Pullin is a harsh critic of the war in Afghanistan, arguing that both the U.S. government and military lacked a clear goal and understanding of the country since sending forces there in 2001 following the Sept. 11 terrorist attacks on U.S. soil.
"Twenty years later, I have no idea why we were fighting the 'forever war,'" Pullin said.
However, Pullin was also critical of Biden's withdrawal, arguing the Afghan government was left in no condition to resist the Taliban.
"I'm glad it's ending," Pullin said. "But I have no faith that the Taliban are going to do anything but return to the days of old."
Mou Banerjee, an assistant professor in the UW-Madison history department, wondered what the human and emotional toll, both in Afghanistan and here in the U.S., would be.
“We need to think what it means for all of us who are watching this unfold and who have lived the majority of our lives in this war,” Banerjee said.
Personal to some
Laurens Vellekoop, who served in the army for 22 years and was a POW during the first Gulf War, has a son and daughter who both served multiple tours in Afghanistan. He said he has mixed feelings about the end of the war.

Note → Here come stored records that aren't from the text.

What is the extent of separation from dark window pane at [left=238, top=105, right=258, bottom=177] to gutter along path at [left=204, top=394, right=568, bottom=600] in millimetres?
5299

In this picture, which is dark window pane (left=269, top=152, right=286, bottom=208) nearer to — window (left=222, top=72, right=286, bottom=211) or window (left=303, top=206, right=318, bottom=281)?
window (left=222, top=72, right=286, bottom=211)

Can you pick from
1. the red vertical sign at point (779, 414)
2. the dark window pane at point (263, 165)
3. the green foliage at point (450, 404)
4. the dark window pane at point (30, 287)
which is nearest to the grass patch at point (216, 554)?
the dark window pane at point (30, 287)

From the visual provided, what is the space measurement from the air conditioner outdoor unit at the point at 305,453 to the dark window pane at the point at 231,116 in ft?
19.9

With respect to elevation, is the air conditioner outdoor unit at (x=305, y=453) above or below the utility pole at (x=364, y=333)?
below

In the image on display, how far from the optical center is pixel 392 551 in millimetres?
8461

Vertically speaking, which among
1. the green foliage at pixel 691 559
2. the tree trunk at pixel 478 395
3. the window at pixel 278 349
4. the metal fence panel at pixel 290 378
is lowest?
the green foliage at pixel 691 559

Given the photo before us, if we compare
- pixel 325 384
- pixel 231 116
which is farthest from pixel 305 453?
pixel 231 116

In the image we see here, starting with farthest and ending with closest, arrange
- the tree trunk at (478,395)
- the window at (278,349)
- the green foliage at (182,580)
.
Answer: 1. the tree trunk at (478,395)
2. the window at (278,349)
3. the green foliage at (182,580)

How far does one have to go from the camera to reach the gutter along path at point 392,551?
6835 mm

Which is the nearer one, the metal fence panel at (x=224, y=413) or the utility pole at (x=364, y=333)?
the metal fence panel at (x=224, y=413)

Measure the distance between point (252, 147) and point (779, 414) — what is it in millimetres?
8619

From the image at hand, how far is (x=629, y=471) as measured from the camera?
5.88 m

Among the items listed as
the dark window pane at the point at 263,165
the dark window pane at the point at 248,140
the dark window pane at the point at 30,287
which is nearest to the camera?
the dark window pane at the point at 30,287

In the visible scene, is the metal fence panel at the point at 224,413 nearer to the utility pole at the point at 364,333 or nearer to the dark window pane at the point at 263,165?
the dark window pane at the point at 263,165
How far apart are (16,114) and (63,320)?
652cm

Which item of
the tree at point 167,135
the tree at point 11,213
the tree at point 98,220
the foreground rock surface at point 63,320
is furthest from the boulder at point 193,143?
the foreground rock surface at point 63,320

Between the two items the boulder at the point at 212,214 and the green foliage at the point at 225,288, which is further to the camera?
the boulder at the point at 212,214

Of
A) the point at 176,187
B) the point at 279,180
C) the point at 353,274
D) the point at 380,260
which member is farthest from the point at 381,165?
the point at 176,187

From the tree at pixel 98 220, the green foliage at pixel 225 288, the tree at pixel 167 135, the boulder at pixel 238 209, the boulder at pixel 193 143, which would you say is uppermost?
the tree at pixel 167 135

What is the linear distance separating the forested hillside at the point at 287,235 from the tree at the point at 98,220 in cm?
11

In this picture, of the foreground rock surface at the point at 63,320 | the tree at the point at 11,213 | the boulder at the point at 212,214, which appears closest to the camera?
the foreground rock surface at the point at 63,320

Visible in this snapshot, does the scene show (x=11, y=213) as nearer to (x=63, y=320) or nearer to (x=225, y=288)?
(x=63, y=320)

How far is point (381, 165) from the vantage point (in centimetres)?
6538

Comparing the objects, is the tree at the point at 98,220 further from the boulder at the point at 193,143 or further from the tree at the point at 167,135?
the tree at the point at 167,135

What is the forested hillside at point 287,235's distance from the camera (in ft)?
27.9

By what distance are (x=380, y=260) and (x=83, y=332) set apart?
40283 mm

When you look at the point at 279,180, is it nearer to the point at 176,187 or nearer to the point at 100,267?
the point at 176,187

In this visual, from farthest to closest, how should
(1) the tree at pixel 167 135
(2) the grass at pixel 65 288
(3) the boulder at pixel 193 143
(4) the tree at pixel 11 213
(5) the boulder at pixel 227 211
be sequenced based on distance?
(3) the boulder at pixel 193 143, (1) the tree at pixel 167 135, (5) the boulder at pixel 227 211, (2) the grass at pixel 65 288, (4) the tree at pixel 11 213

“The situation in Afghanistan is bittersweet for me and my kids, as well,” Vellekoop said, pointing to the friends lost and allies abandoned in Afghanistan. “These are things we have to come to terms with.”
Vellekoop said he was surprised by how quickly the government fell and felt the U.S. had a responsibility to the Afghan citizens who had aided them through the war. However, he stood by the U.S. leaving.
“At a certain point, we have to let them become autonomous again,” Vellekoop said.
Compared to Vietnam
Many have compared the images and videos of fleeing Afghan citizens, filling planes and charging runways, to photos from the United States’ disastrous withdrawal from Vietnam when Saigon fell in 1975.
However, John McCoy, a U.S. Navy veteran of Vietnam who was present during that evacuation, said the comparisons are unfair to Vietnam.
“There was no contingency plan,” McCoy said. “This is a whole different thing.”
Pullin said he broadly shared that sentiment, but he felt a better comparison was the Soviet Union's failures in Afghanistan in the 1980s.
"We made many of the same mistakes," Pullin said.
To McCoy, the U.S. should have stayed in Afghanistan until multiple generations were raised outside of Taliban rule, or at least have pulled out region by region, rather than leaving the Afghan army “high and dry.”
“I’m just kind of upset about the whole thing,” McCoy said. “In my mind, we should leave well enough alone.”
Although Banerjee said it would likely be decades before the U.S. had a full understanding of the Afghanistan war, she said a key takeaway was the costs — whether of people, resources or foreign relations — that came with fighting a war of this magnitude for this long.
“It’s almost impossible to sustain a war against an idea, the ‘war against terror,’” Banerjee said.
Kydd said the war was a humbling experience for the country, showing the U.S was “not very good at state-building.”
“For all the effort, all the intellectual and physical cost born,” Kydd said, “there’s a limit to what you can do.”
As evacuations of both Americans and Afghan allies continue, the Taliban have said they will allow safe passage for those fleeing to the Kabul airport and elsewhere. How many people still need to be evacuated is unclear, with the White House and the Pentagon giving different numbers.